Notebooks

Analysis of Network Data

17 Apr 2024 00:08

That is, of data in the form of networks --- I don't (as such) care about packet flow or other aspects of computer networks...

Things I wish I knew how to do: bootstrap a network, non-parametrically. (The model with a fixed degree sequence is a start, but what's the equivalent of the block bootstraps used for time series, which preserve dependence? [Update, 2017: see my paper with Alden Green.]) Cross-validation on networks. (You could say that link prediction is leave-one-out CV, but how about k-fold CV? [Update, 2016: see the papers by Chen and Lei, and (especially) by Dabbs and Junker.]) Estimate a distribution over networks by somehow smoothing an adjacency matrix. [Update, 2016: see Lawrence Wang's thesis.] Compare networks to say if they came from the same distribution [Update, 2015: See my paper with Dena Asta]. --- These may or may not be aspects of a single problem.

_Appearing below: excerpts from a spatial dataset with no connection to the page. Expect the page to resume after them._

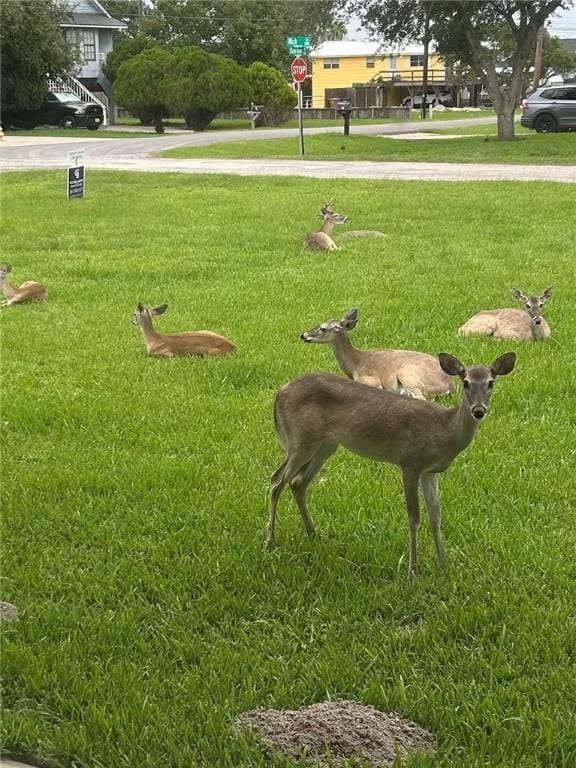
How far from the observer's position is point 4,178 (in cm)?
2080

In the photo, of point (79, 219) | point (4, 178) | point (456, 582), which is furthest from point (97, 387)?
point (4, 178)

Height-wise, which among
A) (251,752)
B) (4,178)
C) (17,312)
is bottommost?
(251,752)

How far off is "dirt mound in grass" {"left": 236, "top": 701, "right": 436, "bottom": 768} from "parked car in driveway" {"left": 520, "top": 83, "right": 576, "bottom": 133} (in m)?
34.4

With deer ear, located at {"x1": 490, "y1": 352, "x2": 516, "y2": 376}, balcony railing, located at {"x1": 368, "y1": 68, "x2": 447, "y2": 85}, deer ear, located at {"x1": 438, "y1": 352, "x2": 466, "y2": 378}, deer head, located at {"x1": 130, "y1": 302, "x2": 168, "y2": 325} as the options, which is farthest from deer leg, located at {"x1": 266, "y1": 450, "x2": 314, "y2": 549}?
balcony railing, located at {"x1": 368, "y1": 68, "x2": 447, "y2": 85}

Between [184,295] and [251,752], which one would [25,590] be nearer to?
[251,752]

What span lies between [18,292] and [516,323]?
465 centimetres

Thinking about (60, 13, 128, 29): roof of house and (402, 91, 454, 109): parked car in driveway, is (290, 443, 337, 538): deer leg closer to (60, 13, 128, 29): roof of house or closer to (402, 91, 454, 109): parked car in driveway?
(60, 13, 128, 29): roof of house

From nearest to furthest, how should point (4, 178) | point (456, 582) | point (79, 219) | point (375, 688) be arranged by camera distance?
point (375, 688) → point (456, 582) → point (79, 219) → point (4, 178)

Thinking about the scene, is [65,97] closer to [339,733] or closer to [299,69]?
[299,69]

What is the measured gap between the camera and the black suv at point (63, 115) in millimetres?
44969

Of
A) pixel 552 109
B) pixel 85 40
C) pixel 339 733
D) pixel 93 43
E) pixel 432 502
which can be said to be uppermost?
pixel 85 40

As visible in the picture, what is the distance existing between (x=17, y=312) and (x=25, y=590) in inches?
213

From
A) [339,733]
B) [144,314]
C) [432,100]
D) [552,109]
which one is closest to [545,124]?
[552,109]

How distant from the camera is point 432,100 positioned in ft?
232
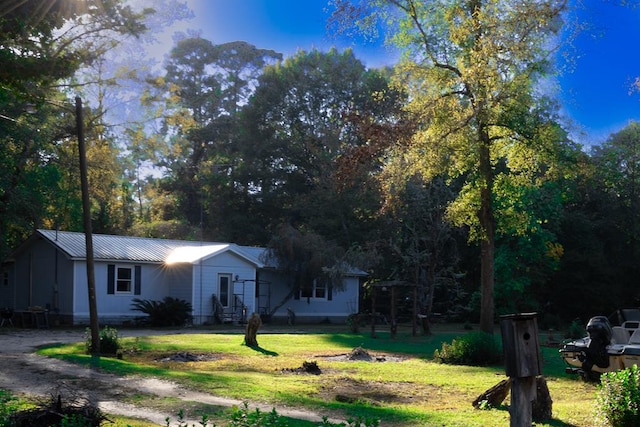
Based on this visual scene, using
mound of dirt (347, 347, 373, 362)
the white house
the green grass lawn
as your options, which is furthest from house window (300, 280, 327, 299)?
mound of dirt (347, 347, 373, 362)

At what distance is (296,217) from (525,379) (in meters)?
42.1

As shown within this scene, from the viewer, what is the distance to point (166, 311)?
1315 inches

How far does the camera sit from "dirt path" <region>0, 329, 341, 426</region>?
10.2m

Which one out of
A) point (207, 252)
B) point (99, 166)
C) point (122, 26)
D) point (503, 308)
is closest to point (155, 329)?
point (207, 252)

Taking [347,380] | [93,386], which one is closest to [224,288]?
[347,380]

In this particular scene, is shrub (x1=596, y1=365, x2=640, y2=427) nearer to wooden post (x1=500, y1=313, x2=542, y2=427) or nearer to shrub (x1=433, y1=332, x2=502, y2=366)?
wooden post (x1=500, y1=313, x2=542, y2=427)

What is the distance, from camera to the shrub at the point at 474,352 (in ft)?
58.9

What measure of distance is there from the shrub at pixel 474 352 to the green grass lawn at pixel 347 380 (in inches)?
25.7

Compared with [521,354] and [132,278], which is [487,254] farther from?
[132,278]

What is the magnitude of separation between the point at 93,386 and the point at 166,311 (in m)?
21.1

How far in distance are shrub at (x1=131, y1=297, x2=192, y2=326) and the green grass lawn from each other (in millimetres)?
9898

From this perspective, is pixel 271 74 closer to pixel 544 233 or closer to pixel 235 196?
pixel 235 196

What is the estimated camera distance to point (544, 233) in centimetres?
3678

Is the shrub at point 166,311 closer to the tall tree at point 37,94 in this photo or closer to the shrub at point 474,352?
the tall tree at point 37,94
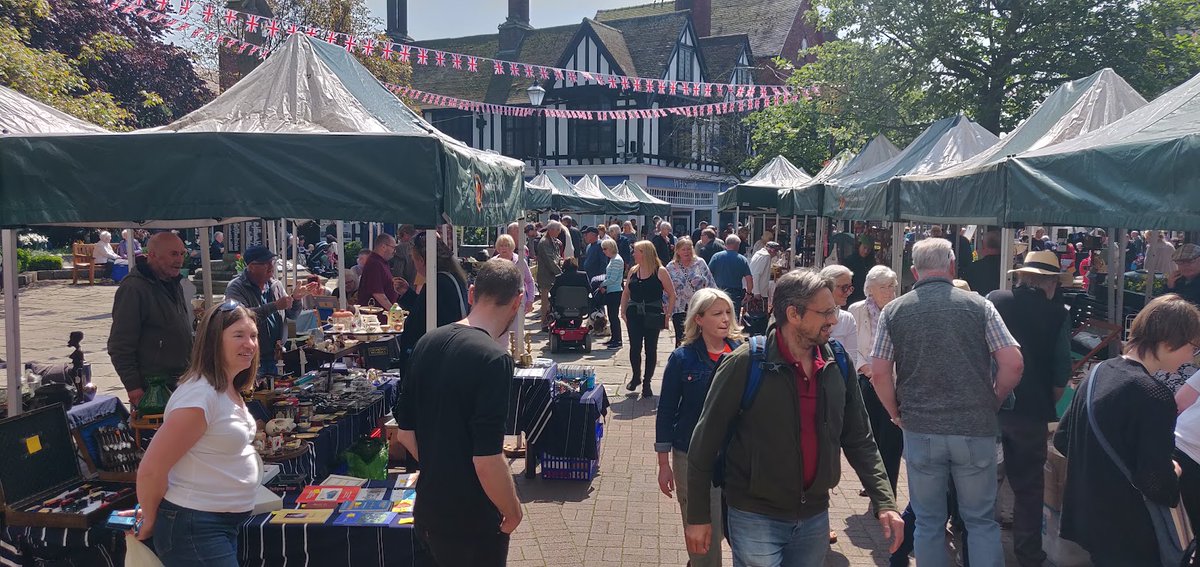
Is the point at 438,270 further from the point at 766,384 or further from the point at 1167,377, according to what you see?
the point at 1167,377

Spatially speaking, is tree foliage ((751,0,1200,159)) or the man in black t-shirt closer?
the man in black t-shirt

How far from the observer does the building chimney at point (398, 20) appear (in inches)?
1572

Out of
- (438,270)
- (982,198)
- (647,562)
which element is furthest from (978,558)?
(438,270)

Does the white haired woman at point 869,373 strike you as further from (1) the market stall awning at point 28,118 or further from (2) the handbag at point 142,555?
(1) the market stall awning at point 28,118

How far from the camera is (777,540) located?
2885 millimetres

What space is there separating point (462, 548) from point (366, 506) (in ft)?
4.04

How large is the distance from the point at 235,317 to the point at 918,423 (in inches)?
122

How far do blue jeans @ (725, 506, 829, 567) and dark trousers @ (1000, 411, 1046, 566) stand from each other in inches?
81.8

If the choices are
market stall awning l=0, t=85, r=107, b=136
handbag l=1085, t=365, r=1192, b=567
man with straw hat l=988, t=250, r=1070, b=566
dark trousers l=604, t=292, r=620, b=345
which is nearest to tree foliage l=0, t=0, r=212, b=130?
market stall awning l=0, t=85, r=107, b=136

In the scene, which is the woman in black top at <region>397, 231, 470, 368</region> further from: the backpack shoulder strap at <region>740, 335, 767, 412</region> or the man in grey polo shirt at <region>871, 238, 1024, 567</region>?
the backpack shoulder strap at <region>740, 335, 767, 412</region>

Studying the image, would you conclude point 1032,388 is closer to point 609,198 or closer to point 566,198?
point 566,198

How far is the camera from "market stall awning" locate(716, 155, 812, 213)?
1583cm

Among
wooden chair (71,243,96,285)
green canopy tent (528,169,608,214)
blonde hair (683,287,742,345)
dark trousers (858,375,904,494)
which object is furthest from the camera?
wooden chair (71,243,96,285)

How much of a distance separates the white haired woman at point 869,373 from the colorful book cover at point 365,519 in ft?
9.56
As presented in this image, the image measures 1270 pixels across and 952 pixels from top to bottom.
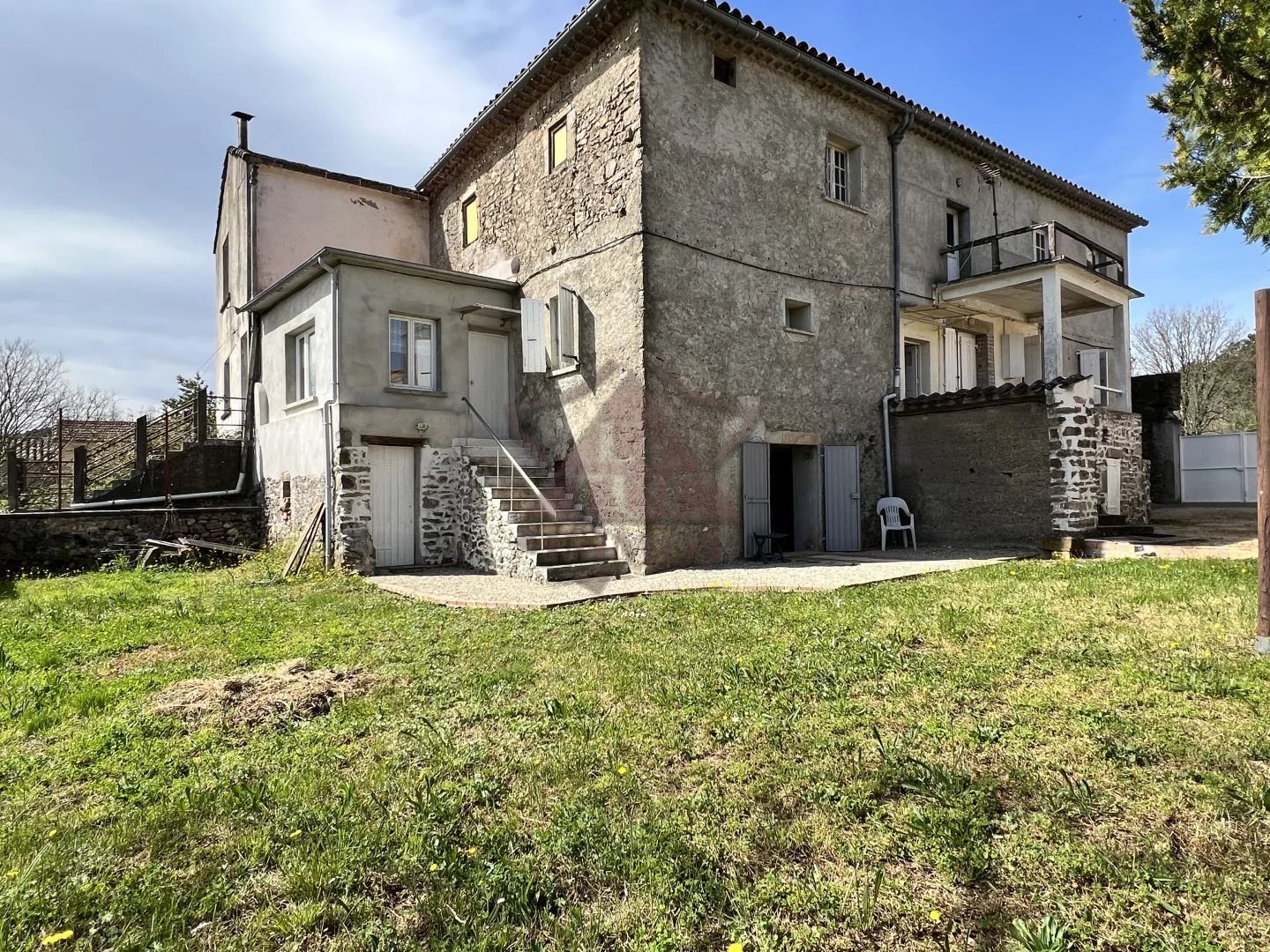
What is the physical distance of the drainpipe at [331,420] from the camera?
10.5 metres

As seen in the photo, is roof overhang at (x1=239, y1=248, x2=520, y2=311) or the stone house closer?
the stone house

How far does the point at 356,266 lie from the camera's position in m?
10.7

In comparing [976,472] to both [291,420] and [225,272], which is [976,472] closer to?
[291,420]

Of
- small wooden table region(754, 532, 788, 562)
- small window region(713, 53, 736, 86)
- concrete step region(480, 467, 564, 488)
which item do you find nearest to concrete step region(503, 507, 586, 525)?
concrete step region(480, 467, 564, 488)

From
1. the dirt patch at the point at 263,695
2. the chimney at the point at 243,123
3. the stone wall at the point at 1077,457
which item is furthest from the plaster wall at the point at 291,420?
the stone wall at the point at 1077,457

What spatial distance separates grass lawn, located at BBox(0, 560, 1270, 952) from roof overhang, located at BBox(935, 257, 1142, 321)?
328 inches

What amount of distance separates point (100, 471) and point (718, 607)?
52.3 ft

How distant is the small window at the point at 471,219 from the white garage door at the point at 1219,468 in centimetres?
1944

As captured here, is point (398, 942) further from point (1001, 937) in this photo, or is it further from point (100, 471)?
point (100, 471)

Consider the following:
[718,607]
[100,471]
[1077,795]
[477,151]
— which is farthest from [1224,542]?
[100,471]

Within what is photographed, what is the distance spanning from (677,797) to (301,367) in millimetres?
11805

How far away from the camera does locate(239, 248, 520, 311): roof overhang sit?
1053cm

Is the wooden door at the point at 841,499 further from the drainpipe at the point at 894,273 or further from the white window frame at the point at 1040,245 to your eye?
the white window frame at the point at 1040,245

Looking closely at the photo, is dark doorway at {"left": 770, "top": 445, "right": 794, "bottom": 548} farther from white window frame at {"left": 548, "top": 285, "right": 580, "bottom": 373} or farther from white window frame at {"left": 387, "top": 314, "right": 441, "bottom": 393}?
white window frame at {"left": 387, "top": 314, "right": 441, "bottom": 393}
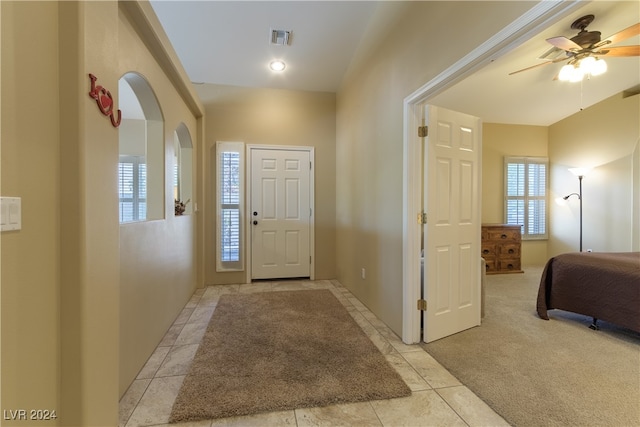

Community discovery is an important sub-topic, and I like exponential family random graph models, stochastic block models and graph limits enough to give them their own notebooks. Many of the entries under graphical models are about figuring out the network of interaction between random variables from patterns of dependence across those variables.

--- Although many of the relevant papers appear in the journal Social Networks, published by Elsevier, a company known to also publish advertising disguised as peer-reviewed scientific journals (e.g., The Australasian Journal of Bone and Joint Medicine), I know of no particular reason to believe that their findings are actually meretricious propaganda on behalf of a paying client. It would, however, be better if the community would shift to a journal whose publisher did not pollute the process of scientific communication whenever it was profitable to do so.